Mr. Pinto’s comparison of the economics of home buying, to economics to automobile buying, ignited my curiosity. I began to wonder . . . how are automobile prices, auto financing, and auto sales reacting to this artificially low interest rate environment? This morning I did a key words search on: ‘low interest rates auto sales’.

My search yielded several good and informative articles, one of the articles seemed to survey current conditions more broadly than the other articles. I’ve copied and pasted that article below:

March 2013 Car Sales: Juiced By Low-Interest Loans?*

Spring is finally here, and the jobs picture is brightening--but the biggest factor in rising car sales could be easy money.

March 2013 car sales are being reported today, and for the most part, all the brands sold in the U.S. are posting moderate gains over the same period a year ago. Subaru and BMW are up strongly at 13 percent each, while the domestics are showing single-digit gains. Only the South Korean brands so far are down, with Kia posting the least encouraging numbers of the news cycle.

In all, the seasonally adjusted annual rate (SAAR) in March is expected to reach 15.3 million units, according to a joint survey from J.D. Power and Associates and LMC Automotive. That would be flat against February's numbers, despite the average retail price of a new car going up 3 percent, to $28,504.

The retail sales SAAR of 12.1 million units should remain unchanged as well.

What's at the root of continued healthy sales? J.D. Power and Associates senior vice president of global automotive operations John Humphrey says that the steady upward pressure of price has pushed buyers into longer-term loans, but says shoppers also are leasing more, as well as capitalizing on low interest rates.

Bankrate.com's average for new 48-month auto loans currently sits at 2.44 percent, near historic lows.

"While longer loan terms have traditionally been a cause for concern to the industry due to the risk of purchase cycle extension, it is not necessarily as daunting as it may seem." said Humphrey. "The longer loans are being offset by more leasing and the low interest environment, which means that consumers are able to put more of their monthly payment towards their loan principal rather than interest fees."

The financial climate's led Power partners LMC Automotive to hold its forecast for total 2013 light vehicle sales in the U.S. to 15.3 million units, with the retail sales forecast holding at 12.5 million units.

"We expect the economic environment to improve throughout 2013, as the likelihood of a dark cloud slowing the recovery pace diminishes," said Jeff Schuster, senior vice president of forecasting at LMC Automotive. "Consumers do not appear phased by headwinds from Washington."

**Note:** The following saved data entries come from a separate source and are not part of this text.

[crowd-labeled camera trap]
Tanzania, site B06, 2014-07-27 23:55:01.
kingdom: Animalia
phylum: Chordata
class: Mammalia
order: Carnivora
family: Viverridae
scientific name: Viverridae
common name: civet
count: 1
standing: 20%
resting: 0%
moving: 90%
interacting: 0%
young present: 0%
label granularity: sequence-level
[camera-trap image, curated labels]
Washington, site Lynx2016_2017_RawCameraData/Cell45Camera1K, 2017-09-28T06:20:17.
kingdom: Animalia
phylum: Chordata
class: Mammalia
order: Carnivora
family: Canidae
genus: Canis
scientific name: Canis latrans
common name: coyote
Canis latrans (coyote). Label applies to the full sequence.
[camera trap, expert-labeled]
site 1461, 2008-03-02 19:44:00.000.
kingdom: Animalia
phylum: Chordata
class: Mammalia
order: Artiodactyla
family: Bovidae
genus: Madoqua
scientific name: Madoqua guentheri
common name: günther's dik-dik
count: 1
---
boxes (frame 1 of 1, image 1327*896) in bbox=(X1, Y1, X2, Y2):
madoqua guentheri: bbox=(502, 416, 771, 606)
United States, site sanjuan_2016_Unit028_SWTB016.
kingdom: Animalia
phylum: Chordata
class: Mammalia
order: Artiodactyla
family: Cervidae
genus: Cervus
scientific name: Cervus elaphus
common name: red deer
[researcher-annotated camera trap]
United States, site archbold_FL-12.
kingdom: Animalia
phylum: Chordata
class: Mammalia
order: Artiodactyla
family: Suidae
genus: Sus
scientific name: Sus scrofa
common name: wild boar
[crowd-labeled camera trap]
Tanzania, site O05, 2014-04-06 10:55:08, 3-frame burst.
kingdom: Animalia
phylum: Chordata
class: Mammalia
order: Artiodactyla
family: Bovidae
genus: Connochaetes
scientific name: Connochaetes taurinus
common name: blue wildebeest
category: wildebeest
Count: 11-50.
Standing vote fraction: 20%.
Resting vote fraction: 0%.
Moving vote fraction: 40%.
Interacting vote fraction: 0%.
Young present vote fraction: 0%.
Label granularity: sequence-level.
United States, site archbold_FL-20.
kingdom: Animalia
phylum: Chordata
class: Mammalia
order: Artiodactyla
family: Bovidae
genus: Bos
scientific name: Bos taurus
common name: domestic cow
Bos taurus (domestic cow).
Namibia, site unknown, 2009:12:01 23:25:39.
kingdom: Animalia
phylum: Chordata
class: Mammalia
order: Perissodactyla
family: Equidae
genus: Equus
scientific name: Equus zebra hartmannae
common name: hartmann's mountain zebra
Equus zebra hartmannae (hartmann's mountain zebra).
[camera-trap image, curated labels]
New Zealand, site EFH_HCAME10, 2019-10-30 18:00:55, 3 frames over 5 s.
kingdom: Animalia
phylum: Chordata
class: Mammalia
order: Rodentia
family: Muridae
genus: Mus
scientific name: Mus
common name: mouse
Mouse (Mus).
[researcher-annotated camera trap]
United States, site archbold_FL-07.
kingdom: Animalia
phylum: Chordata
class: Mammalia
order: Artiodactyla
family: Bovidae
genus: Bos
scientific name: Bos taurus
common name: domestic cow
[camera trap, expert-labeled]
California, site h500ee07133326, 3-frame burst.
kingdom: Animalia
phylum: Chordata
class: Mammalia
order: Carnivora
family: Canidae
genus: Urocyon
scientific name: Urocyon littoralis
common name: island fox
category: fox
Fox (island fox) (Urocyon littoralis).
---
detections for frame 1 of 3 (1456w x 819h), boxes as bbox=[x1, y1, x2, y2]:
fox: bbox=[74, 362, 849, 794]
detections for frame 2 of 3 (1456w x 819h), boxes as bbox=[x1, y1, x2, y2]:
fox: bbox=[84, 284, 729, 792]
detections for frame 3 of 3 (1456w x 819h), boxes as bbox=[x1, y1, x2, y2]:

The automakers themselves are upbeat about prospects for the remainder of the year. GM predicts a SAAR of between 15 and 15.5 million units for the year; Chrysler estimates the March SAAR at 15.6 million vehicles, including retail and fleet.

* http://www.thecarconnection.com/news/1083302_march-2013-car-sales-juiced-by-low-interest-loans
Do you think lessors are actually increasing their up-front lease contract payments? At what point - in a 48 month purchase or lease contract - does the obligor / purchaser have positive equity in the auto? Are those buyers who are using these methods to finance rapidly depreciating assets (automobiles) economically sophisticated enough to make decisions without close supervision?
Footnote:
(1) Actually, I don’t believe this is a recent phenomenon. I think, when buying a home, most people consider how much they can afford. or are willing to spend on their mortgage payment, then they buy as much house as that payment will allow. Every real estate sales person I’ve ever met encourages this approach to home buying and home affordability.